### Aim
Could you render the rows as a numbered list, beginning with the line containing "From the camera's vantage point, how" and running through the line containing "Answer: point 496,296", with blank lines dropped and the pictures left out?

### Data lines
= = = = = = =

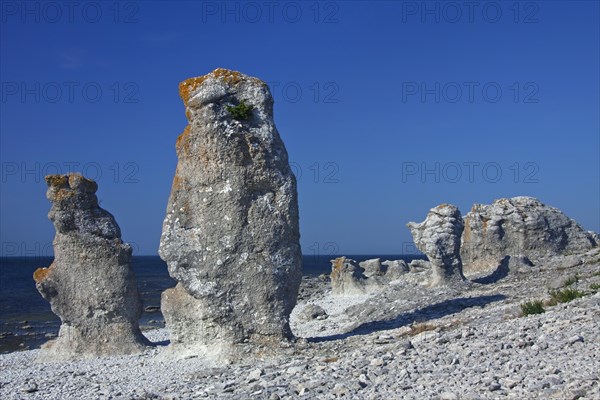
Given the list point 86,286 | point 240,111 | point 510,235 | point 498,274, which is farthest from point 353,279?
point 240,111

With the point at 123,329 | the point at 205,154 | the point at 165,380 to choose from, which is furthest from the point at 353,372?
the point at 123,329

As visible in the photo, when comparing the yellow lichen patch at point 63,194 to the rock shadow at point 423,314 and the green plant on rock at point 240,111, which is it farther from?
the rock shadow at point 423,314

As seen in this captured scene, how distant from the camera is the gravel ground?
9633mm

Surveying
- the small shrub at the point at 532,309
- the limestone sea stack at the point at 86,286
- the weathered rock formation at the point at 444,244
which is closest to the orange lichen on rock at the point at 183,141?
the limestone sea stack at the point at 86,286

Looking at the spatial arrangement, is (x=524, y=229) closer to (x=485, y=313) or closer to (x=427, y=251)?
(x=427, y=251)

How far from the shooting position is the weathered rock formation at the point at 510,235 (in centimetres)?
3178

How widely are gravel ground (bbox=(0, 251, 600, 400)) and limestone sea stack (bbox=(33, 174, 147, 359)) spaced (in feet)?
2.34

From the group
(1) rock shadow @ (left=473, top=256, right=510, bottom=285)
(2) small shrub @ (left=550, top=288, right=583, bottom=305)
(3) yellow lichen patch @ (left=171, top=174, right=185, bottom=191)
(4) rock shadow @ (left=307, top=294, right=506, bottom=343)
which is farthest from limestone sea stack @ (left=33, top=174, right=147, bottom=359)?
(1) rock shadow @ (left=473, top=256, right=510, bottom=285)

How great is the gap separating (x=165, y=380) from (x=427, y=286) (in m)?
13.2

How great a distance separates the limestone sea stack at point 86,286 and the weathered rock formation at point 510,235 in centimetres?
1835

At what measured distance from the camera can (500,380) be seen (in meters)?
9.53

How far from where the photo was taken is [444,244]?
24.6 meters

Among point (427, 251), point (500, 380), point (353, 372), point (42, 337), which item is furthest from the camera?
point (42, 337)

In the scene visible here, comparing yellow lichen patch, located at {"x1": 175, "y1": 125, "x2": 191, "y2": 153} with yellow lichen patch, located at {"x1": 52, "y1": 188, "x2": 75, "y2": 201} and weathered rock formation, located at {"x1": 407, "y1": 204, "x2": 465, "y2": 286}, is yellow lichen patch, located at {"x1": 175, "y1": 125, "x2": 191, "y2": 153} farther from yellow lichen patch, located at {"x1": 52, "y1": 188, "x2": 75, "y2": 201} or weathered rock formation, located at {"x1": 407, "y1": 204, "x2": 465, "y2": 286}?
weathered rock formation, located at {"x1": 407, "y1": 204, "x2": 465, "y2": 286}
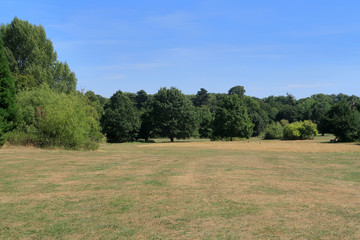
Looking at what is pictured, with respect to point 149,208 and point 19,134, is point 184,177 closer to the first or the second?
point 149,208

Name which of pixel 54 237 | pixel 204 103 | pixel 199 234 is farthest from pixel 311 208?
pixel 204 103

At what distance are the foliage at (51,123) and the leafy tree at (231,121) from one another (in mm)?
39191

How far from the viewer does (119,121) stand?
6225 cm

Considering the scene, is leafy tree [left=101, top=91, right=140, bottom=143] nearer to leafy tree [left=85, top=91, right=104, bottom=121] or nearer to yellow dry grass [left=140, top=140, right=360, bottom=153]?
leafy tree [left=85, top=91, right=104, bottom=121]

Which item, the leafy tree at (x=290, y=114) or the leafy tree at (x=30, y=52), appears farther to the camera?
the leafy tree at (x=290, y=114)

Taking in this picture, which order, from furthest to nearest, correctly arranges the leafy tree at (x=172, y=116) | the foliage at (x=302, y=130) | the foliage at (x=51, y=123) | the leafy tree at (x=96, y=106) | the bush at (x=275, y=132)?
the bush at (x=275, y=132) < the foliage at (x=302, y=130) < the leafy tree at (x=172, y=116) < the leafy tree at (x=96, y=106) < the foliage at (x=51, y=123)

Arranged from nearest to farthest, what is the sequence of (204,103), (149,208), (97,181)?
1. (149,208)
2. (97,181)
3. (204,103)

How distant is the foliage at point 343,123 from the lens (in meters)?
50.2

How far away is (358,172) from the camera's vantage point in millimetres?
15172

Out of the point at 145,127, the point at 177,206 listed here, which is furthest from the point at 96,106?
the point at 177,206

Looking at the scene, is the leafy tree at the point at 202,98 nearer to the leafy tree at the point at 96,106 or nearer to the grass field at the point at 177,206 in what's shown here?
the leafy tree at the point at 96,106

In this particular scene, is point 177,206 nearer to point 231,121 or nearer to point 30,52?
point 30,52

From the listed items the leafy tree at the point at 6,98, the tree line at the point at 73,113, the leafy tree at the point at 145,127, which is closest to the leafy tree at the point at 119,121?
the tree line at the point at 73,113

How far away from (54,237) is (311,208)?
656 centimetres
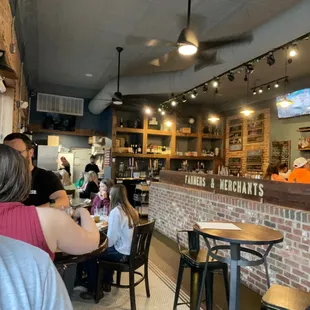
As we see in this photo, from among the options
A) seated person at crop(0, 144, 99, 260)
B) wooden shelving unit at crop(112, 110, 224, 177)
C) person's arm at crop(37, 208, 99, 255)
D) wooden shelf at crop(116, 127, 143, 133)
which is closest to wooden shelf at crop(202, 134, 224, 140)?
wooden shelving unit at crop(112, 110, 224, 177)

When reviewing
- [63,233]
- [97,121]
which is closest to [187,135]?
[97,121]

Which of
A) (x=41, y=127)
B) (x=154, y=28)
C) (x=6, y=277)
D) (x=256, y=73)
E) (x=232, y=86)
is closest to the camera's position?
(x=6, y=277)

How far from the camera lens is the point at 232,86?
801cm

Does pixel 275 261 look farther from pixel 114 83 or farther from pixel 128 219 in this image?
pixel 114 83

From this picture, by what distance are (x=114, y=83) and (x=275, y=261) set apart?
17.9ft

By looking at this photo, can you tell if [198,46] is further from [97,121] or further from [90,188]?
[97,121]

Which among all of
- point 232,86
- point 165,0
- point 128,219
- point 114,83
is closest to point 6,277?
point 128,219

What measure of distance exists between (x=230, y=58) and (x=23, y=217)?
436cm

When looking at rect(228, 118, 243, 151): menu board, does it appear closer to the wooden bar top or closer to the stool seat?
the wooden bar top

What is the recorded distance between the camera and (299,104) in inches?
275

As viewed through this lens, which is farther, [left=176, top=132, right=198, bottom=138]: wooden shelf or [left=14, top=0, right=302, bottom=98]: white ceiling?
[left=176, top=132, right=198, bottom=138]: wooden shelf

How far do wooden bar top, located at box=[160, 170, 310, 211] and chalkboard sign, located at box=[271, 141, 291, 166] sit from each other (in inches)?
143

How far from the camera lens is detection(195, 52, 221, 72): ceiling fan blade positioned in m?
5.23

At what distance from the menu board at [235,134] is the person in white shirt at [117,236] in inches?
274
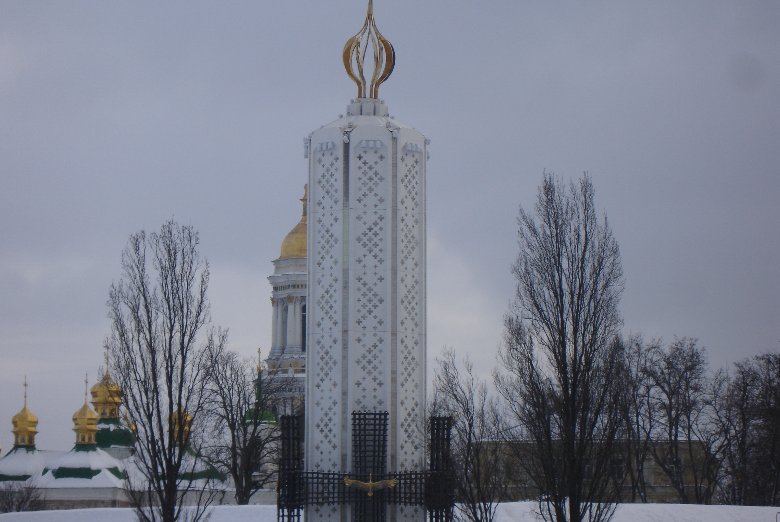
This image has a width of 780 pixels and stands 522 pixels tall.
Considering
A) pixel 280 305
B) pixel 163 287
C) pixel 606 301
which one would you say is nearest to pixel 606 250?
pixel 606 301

= = = = = = =

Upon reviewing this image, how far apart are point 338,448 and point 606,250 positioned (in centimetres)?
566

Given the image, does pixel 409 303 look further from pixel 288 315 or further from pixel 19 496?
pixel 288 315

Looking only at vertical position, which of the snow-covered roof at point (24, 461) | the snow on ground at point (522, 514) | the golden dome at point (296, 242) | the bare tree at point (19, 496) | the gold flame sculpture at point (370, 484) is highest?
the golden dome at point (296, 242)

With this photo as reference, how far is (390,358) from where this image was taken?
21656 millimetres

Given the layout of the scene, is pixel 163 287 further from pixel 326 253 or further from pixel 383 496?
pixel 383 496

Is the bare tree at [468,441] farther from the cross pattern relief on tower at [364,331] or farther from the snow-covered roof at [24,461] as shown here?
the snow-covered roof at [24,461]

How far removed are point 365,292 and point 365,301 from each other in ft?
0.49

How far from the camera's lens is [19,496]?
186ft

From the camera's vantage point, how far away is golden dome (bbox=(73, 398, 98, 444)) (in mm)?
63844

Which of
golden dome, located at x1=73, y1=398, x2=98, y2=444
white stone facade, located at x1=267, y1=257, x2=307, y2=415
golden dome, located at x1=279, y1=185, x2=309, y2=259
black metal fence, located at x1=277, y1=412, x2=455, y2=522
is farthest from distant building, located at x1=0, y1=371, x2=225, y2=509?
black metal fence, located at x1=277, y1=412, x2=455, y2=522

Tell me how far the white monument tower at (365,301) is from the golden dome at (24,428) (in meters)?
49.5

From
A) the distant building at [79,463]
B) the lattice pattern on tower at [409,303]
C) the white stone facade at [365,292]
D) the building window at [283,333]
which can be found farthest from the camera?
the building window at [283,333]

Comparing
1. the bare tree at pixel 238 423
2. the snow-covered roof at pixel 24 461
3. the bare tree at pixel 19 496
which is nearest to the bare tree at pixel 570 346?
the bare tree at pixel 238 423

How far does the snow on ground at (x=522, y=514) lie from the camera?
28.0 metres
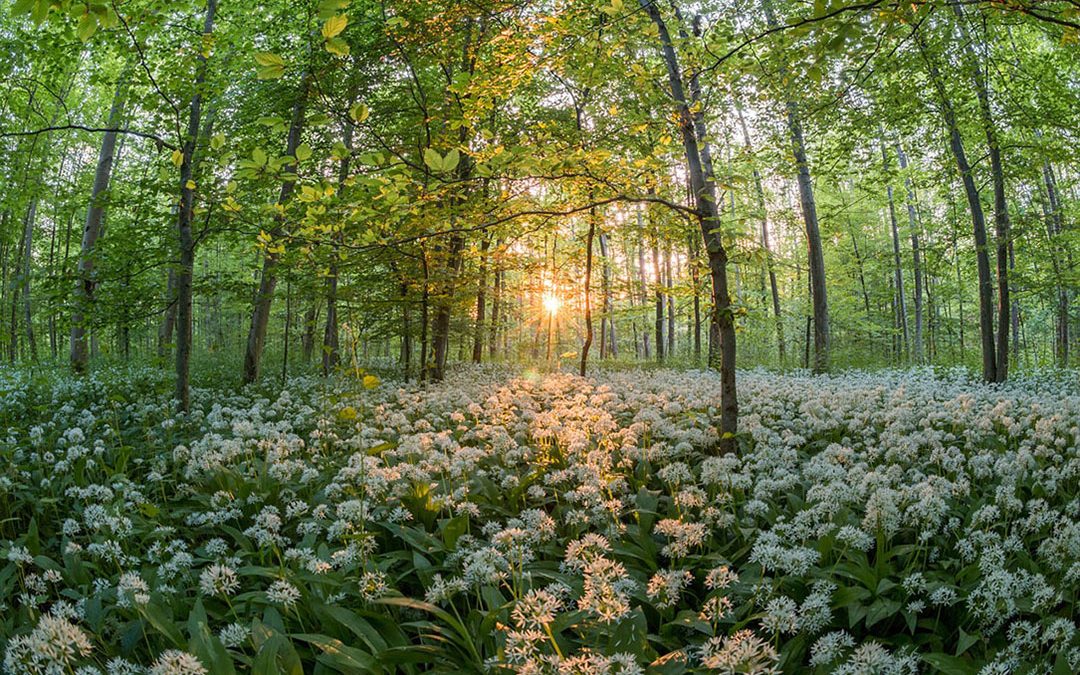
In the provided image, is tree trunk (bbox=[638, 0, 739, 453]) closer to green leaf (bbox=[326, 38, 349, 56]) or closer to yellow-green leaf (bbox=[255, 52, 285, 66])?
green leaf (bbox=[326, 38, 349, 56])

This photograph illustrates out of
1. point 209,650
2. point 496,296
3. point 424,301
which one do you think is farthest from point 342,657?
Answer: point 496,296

= = = = = = =

### Response
1. From the camera's vantage point, how far away is golden dome (bbox=(73, 398, 98, 444)) (in mm)?
2. 63844
3. Which of
4. golden dome, located at x1=73, y1=398, x2=98, y2=444
5. white stone facade, located at x1=267, y1=257, x2=307, y2=415
6. golden dome, located at x1=279, y1=185, x2=309, y2=259
7. black metal fence, located at x1=277, y1=412, x2=455, y2=522
8. is farthest from distant building, located at x1=0, y1=371, x2=225, y2=509?
9. black metal fence, located at x1=277, y1=412, x2=455, y2=522
10. Tell me how far the white monument tower at (365,301) is from the golden dome at (24,428) (in meters)?
11. 49.5
12. From
13. A) the distant building at [79,463]
14. B) the lattice pattern on tower at [409,303]
15. C) the white stone facade at [365,292]
16. D) the building window at [283,333]
17. which can be found farthest from the camera?
18. the building window at [283,333]
19. Comparing
20. 1. the bare tree at pixel 238 423
21. 2. the snow-covered roof at pixel 24 461
22. 3. the bare tree at pixel 19 496
23. which is nearest to the bare tree at pixel 570 346?
24. the bare tree at pixel 238 423
25. How far does the snow on ground at (x=522, y=514) lie from the camera?
26. 28.0 metres
27. In the provided image, is tree trunk (bbox=[638, 0, 739, 453]) closer to green leaf (bbox=[326, 38, 349, 56]) or closer to yellow-green leaf (bbox=[255, 52, 285, 66])?
28. green leaf (bbox=[326, 38, 349, 56])
29. This photograph illustrates out of
30. 1. point 209,650
31. 2. point 496,296
32. 3. point 424,301
33. which one do you think is farthest from point 342,657?
34. Answer: point 496,296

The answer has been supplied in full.